A wide range of activists from both public and private sector workplaces spoke of the rage at the government’s attacks.
Michael Bradley, an SWP industrial organiser, said, “If we’re right about the student protests—that they represent the beginning of a process—then we have to get ready for that.
“The 26 March TUC demonstration is a vital part of that. If you’re an SWP member you have to be identified as the fighter—the person who gives everyone else hope that we can take them on and win.”
Council workers from Birmingham and Barnet in London spoke of the importance of the TUC demonstration in giving confidence to workers to strike.
A health worker reported that Unison in the north west has booked three trains to the protest, and that two are full.
Unison is asking every branch to put on coaches, saying that they want 20,000 union members from the region on the march.
Health and postal workers spoke about the urgent need for a fight against privatisation.
Jess, a teacher in south London, said, “The increased level of anger at the coalition means there can be a raising in the tension between those who look purely to a broad left electoral strategy and those who look to rank and file activity.”
A London firefighter spoke about their recent strike.

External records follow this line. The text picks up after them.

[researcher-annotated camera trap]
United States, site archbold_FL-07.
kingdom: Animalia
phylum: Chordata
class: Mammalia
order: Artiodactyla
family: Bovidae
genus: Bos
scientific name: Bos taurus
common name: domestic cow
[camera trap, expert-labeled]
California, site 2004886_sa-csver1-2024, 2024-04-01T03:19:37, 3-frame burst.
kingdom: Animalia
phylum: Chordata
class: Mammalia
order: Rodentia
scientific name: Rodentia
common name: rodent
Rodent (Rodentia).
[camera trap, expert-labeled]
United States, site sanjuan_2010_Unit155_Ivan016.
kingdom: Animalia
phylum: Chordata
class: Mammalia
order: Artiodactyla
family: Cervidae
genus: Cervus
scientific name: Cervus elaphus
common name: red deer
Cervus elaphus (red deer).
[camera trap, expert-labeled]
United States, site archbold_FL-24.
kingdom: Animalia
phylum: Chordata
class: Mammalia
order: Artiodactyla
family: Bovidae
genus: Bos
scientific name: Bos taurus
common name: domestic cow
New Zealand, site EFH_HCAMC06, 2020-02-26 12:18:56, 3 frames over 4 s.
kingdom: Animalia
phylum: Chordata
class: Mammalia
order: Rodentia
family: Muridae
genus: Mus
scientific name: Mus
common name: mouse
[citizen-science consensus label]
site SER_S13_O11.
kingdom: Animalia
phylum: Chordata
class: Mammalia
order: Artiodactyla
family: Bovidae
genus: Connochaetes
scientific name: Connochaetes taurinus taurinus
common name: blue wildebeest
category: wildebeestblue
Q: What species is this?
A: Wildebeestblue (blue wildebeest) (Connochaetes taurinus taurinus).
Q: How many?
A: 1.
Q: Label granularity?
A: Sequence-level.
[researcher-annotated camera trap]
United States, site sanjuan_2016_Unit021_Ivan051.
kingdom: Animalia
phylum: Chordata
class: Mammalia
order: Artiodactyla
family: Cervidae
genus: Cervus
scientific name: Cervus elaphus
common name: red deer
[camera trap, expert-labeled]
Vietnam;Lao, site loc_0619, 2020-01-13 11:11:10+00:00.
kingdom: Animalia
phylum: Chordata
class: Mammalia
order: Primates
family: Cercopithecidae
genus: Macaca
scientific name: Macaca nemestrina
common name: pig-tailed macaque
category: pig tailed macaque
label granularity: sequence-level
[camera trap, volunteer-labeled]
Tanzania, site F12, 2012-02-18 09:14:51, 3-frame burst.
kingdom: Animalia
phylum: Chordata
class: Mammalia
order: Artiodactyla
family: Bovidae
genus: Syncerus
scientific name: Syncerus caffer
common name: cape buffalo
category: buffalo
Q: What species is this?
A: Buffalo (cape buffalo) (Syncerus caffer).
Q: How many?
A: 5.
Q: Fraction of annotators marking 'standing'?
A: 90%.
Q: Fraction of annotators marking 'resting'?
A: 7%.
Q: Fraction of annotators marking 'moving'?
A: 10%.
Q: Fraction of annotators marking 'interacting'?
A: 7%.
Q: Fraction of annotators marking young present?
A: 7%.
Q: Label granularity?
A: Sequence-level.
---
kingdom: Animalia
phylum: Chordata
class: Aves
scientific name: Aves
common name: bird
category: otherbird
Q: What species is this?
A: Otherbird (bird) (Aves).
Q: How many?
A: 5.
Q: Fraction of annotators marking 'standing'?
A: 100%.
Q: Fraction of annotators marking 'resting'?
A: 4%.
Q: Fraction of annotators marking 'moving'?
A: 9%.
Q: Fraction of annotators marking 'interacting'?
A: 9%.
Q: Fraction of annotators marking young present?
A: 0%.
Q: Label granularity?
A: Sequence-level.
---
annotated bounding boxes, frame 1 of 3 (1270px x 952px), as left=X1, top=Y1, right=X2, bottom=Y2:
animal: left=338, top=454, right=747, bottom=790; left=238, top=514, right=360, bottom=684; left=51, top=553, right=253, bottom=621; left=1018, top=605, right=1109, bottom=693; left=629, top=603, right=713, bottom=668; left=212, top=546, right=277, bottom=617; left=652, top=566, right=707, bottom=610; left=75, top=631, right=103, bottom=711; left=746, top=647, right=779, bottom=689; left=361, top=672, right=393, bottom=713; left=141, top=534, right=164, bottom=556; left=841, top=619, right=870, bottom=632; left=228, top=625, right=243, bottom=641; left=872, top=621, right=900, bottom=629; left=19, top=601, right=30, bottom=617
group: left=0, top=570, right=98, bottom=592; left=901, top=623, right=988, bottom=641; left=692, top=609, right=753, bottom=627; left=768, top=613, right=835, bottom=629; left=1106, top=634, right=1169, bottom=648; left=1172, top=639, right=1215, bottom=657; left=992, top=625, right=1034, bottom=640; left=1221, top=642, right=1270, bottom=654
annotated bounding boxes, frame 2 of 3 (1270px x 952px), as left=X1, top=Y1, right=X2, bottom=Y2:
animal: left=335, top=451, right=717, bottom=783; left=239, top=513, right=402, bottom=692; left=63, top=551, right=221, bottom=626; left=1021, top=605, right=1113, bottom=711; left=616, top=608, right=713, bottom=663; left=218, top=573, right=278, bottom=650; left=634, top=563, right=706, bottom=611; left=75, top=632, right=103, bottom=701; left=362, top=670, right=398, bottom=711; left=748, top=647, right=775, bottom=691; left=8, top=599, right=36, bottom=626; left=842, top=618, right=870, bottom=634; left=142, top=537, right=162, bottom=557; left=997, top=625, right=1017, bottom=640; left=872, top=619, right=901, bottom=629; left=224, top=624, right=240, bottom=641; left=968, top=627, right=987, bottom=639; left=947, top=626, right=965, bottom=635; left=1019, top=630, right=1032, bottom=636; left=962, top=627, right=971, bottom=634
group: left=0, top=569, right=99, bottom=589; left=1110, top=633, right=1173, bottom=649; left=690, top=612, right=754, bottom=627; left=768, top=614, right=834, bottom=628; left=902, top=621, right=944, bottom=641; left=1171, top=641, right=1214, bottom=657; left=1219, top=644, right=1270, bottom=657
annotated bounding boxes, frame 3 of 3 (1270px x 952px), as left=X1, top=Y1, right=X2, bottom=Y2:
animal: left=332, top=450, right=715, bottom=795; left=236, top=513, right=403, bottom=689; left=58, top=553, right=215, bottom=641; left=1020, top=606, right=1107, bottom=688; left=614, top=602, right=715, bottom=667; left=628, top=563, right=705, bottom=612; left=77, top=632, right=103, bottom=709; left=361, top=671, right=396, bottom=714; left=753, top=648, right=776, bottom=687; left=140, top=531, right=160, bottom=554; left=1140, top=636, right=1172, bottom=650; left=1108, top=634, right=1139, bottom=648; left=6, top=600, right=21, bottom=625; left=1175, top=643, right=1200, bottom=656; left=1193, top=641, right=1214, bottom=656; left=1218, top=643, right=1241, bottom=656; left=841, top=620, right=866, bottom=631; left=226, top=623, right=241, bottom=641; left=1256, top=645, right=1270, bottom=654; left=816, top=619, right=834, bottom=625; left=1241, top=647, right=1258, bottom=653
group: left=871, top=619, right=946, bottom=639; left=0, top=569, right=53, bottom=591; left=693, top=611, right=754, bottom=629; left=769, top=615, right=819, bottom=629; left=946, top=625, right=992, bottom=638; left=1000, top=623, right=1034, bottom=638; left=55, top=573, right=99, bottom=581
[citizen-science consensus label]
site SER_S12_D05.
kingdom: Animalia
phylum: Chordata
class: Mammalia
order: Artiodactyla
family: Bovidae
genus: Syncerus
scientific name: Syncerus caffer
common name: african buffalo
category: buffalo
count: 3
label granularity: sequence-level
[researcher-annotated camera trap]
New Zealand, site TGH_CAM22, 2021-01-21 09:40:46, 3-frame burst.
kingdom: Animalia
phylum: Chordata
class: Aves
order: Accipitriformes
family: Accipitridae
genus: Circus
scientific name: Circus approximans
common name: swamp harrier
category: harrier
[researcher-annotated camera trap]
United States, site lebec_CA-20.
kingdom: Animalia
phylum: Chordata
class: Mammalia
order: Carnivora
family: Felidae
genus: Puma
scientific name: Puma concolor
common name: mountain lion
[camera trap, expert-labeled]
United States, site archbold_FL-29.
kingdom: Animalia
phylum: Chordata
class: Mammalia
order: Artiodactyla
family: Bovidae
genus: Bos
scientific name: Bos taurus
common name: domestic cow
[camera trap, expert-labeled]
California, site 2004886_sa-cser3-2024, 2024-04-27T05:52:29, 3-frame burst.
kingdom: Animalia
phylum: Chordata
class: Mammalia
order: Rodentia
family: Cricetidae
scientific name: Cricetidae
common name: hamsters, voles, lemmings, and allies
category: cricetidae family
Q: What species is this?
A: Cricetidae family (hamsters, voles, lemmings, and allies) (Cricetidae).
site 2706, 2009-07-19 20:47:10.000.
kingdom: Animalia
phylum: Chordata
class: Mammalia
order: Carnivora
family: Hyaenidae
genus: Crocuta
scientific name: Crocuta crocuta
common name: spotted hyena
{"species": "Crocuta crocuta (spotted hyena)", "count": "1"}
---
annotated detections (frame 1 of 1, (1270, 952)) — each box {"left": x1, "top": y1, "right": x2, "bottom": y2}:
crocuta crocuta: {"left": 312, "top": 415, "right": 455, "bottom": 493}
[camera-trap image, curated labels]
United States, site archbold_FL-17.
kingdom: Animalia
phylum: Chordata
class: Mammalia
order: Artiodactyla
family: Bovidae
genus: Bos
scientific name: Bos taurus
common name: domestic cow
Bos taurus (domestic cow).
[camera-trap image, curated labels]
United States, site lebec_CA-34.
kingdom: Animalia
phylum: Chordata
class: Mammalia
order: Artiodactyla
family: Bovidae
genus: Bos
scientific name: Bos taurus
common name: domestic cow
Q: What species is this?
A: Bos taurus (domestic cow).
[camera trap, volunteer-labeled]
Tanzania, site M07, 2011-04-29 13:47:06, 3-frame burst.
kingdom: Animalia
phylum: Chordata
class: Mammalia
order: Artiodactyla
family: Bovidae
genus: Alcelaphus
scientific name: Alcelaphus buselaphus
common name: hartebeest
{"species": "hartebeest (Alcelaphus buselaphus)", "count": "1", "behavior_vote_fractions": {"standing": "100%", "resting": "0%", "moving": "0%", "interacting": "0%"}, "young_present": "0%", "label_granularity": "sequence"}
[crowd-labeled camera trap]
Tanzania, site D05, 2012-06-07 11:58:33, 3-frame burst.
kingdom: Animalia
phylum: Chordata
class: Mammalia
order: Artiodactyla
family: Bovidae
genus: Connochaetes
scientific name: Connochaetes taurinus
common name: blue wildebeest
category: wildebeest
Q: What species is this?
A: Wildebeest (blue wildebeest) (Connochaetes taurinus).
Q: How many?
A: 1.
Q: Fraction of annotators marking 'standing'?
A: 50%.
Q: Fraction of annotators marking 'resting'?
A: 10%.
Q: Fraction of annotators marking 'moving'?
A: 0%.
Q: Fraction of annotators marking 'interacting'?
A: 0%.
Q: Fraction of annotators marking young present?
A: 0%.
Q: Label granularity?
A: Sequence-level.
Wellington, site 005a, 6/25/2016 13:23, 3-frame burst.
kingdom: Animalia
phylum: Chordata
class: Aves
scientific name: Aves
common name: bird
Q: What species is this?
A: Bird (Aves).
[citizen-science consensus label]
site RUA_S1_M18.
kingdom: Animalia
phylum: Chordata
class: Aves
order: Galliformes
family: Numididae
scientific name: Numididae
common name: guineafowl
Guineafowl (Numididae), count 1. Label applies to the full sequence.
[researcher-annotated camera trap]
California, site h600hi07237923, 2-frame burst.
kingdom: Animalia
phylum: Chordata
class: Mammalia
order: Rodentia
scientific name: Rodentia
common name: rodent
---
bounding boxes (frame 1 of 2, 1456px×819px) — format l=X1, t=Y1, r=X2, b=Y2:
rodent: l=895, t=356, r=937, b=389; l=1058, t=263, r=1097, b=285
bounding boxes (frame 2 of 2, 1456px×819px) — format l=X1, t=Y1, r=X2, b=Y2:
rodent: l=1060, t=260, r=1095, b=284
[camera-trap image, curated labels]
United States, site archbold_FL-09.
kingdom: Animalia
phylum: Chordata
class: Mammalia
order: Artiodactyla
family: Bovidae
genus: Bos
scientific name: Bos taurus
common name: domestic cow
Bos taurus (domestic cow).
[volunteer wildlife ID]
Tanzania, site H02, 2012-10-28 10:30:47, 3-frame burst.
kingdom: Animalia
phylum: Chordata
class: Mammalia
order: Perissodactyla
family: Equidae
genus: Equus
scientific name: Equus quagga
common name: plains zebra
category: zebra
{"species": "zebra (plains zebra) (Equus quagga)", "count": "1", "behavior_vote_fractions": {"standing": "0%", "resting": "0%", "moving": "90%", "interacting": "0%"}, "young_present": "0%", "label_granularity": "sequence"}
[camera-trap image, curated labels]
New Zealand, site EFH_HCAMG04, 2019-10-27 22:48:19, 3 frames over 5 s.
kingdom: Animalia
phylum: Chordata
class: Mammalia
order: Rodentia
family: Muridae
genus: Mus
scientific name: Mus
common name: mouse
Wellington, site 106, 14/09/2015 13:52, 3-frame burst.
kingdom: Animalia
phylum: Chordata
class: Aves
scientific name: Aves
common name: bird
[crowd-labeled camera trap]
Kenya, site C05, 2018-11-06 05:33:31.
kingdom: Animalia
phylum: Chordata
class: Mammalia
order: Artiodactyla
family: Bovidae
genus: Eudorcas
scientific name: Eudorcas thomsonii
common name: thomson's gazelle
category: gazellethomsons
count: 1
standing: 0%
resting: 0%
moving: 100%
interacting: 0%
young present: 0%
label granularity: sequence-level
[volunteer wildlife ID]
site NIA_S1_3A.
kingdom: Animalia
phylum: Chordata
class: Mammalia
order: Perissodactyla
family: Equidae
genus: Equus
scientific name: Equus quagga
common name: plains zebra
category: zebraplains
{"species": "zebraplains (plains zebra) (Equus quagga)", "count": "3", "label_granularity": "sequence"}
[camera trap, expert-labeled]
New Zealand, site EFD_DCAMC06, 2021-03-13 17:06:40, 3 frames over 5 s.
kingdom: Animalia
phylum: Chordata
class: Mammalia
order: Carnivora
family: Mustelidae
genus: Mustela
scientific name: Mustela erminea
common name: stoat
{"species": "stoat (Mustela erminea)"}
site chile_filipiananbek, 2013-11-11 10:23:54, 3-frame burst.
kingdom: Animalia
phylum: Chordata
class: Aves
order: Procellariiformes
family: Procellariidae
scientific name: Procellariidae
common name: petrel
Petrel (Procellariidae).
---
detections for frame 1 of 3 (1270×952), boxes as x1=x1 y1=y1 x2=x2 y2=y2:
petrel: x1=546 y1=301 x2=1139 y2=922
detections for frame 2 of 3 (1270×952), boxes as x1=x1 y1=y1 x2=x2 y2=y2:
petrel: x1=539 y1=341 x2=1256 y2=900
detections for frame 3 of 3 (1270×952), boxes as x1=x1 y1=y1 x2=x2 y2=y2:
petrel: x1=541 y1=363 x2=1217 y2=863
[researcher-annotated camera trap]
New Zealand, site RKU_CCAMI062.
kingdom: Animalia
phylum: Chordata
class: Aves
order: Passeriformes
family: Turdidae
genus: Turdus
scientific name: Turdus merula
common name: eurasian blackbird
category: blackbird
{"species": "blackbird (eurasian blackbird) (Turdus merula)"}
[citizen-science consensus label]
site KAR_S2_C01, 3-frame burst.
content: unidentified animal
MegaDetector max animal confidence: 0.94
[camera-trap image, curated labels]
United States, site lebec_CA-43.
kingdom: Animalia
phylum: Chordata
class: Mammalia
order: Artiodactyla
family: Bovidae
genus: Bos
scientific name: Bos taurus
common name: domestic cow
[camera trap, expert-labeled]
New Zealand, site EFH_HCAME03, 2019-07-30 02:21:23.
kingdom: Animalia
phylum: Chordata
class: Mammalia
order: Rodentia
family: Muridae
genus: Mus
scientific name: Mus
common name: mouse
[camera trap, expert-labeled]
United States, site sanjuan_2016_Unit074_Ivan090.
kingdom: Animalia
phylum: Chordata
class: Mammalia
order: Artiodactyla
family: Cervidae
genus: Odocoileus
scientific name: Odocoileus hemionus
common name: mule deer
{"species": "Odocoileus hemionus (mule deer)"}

He told how the depth of militancy grew in the dispute but noted, “due to the lack of effective rank and file organisation, we were starting from scratch to build a counterweight to the union leaders.”
One Unite activist said that the Jerry Hicks election campaign for Unite union general secretary meant that “the union leadership are looking over their left shoulder, not their right”.
A motion was passed urging the widest possible mobilisation to build the TUC demonstration and push for coordinated strikes.
A motion reiterating the importance of socialists not taking up any position where they can hire and fire other workers, and when they should take positions in unions, also passed.